And the ban on gay ‘conversion therapy’ is said to be in order to “placate” the LGBTQ+ community.
The Sunday Times has reported that the government is planning to scrap previously proposed self-identification laws for trans and non-binary people, despite its own consultation on the matter finding overwhelming public support for allowing self-ID.
The government’s consultation on whether to change the laws around self-identification for trans and non-binary people was launched by former Prime Minister Theresa May. The consultation received over 100,000 responses, with 70% of those in favour of allowing self-identification.
However, officials believe that the results may have been skewed from a host of responses from pro-trans organisations.
The paper says that the government’s planned legislation on this is “basically ready” and could be voted on by MPs in July, before they leave for their summer break.
Under the leaked plans, proposals for self-identification will be scrapped, meaning the current lengthy process for a gender recognition certificate will remain; there will be a “crackdown” on so-called “quack” doctors; safeguards will be put in place for “safe spaces” for women; a North Carolina-style bathroom bill will be brought in; and there will be a ban on gay ‘conversion therapy.’
The piece says that the government faces a fight over the new proposals, with Labour strongly against them, as well as several backbench Conservative MPs, such as the former chair of the Women and Equalities Select Committee, Maria Miller.
A spokesman for 10 Downing Street did not dispute The Sunday Times’s report, saying: “The report is not yet finalised and the prime minister will have the final say on the recommendations.”
In a statement, Nancy Kelley, the Chief Executive at Stonewall, said: “The report in today’s newspapers, that the Government looks set to drop plans to make it more straightforward for trans people to get legal recognition of their gender, is extremely disappointing if accurate.
“These reforms would have made many trans people’s lives much easier, as we know from the changes already made in Ireland five years ago. The majority of the public responses to the consultation on reforming the Gender Recognition Act supported these changes. This is another blow to our community during a difficult time.
Nancy added: “Trans people face a huge amount of abuse in their daily lives, just for being themselves. Across issues like access to healthcare, fair treatment in the justice system and the ability to have their voices and stories heard in public life, trans people experience profound inequalities.
“We will carry on, working with trans led and trans-inclusive organisations, to fight for trans people to be able to live their lives with dignity and respect, and for acceptance without exception for us all.”
The news has prompted a fierce backlash on social media, with the LGBT Foundation tweeting: “This is deeply disappointing. The current process for changing the legal gender on a person’s birth certificate is expensive, intrusive and dehumanising. It needs urgent reform, not to be made even harder.”
And SNP politician Mhairi Black added: “Trans people already access public toilets and changing rooms under self ID. In fact, they HAVE to do that for at least two years to obtain a Gender Recognition Certificate. GRA reform is an administrative change and anyone who tells you otherwise is being dishonest.”

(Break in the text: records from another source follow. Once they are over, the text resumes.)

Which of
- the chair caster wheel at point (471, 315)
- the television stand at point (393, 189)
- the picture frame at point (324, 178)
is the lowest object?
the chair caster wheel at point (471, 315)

The LGBT+ Conservatives, a network for members of the Conservative Party who identify as LGBTQ+, also spoke out against the plans, tweeting: “We couldn’t be clearer. We support trans rights, reform of the GRA, & know Women’s rights & Trans rights are not an ‘either, or’. We are diminished as a society if we fail to right the injustices & discrimination all people face, whatever their gender.”
One member of the party likened the move to Section 28, a piece of legislation that banned the ‘promotion of homosexuality’ from local authorities, and said it would have to be “apologised for and unpicked in years.”
And the What The Trans?! podcast added that the leaked report, could show “the biggest rollback of civil rights the UK has seen in decades.”